Perbedaan Perseptif Antarkelompok Sekitar Proklamasi Kemerdekaan Indonesia


Kekalahan Jepang dalam perang Asia Timur Raya ternyata memberikan dampak yang besar bagi Indonesia. Kekalahan ini menyebabkan munculnya kebijakan-kebijakan terkait dengan akan dibentuknya Indonesia sebagai negara yang merdeka melalui langkah-Iangkah yang dilakukan oleh BPUPKI. Kekalahan Jepang menyebabkan semakin munculnya sifat ketidaksabaran bangsa Indonesia untuk segera memproklamirkan kemerdekaan dengan memanfaatkan waktu yang dianggap tepat tersebut. Kondisi inilah yang menyebabkan terjadinya peristiwa Rengasdengklok tanggal 16Agustus 1945 yang akhirnya bermuara pada Proklamasi Kemerdekaan tanggal 17 Agustus 1945.


Seperti telah disebutkan di depan, nampaknya tidak pernah terbayangkan secara pasti kapan dan oleh siapa proklamasi kemerdekaan Indonesia diikrarkan. Peristiwa yang terjadi di Jepang, yaitu dibombardirnya Hiroshima tanggal 6 Agustus 1945 dan Hiroshima 9 Agustus 1945 oleh Sekutu di bawah pimpinan Amerika Serikat ternyata membawa dampak yang besar bagi perjuangan Indonesia. Pintu kemerdekaan semakin terbuka, Jepang tidak dapat menyembunyikan kekalahannya, walaupun berusaha ditutupi.

Realisasi Indonesia akan menjadi negara yang merdeka bukan isapan jempol belaka seperti apa yang sudah dijanjikan oleh Perdana Menteri Koiso (7 September1944) dan apa yang sudah dipersiapkan oleh BPUPKI tidak sia-sia. Ini dibuktikan dengan dipanggilnya tokoh-tokoh nasionalis Indonesia seperti Soekarno, Hatta, Radjiman Widyodiningrat pada tanggal 9 Agustus 1945 ke Dalat, Saigon (Vietnam).

Kedatangan mereka ini dalam rangka memenuhi panggilan Panglima Angkatan Perang Jepang di Asia Tenggara Marskal Terauchi. Dua hari sebelum kedatangannya ke Dalat, Saigon terjadi peristiwa penting di tanah air, yaitu pada tanggal 7 Agustus 1945 terjadinya perubahan nama dari BPUPKI menjadi PPKI (Panitia Persiapan Kemerdekaan Indonesia).

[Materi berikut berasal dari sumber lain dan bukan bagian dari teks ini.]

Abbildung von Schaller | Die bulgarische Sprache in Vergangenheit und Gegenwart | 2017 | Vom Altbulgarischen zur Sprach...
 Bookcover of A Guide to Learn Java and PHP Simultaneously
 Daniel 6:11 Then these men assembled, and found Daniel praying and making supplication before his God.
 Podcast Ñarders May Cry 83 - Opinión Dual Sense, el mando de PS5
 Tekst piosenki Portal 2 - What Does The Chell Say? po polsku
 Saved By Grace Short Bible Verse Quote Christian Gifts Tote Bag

Perubahan BPUPKI menjadi PPKI merupakan proses Indonesianisasi dari segala buatan Jepang di tanah air. PPKI tidak sama dengan BPUPKI, karena keanggotaannya tidak melibatkan Jepang (Icebangashe tidak lagi ada di dalamnya). Konsep dasar negara Pancasila, rancangan undang-undang dasar walaupun merupakan produk BPUPKI, tetapi secara yuridis formal disahkan oleh PPKI. Dari sini dapat dilihat bagaimana manisnya permainan politik yang dilakukan oleh perintis kemerdekaan sampai tujuan untuk kemerdekaan tercapai.

Rombongan Ir. Soekarno, Hatta, dan Radjiman tiba di tanah air pada tanggal 14 Agustus 1945. Sementara di tanah air terdengar kabar bahwa Jepang sudah menerima ultimatum dari Sekutu untuk menyerah tanpa syarat. Berita ini dengan cepat tersebar di kalangan pemuda sehingga pada pukul 4 sore Sjahrir menjumpai Hatta, menceritakan keadaannya tentang cerita itu dan mendesak supaya membuat proklamasi di luar kerangka PPKI.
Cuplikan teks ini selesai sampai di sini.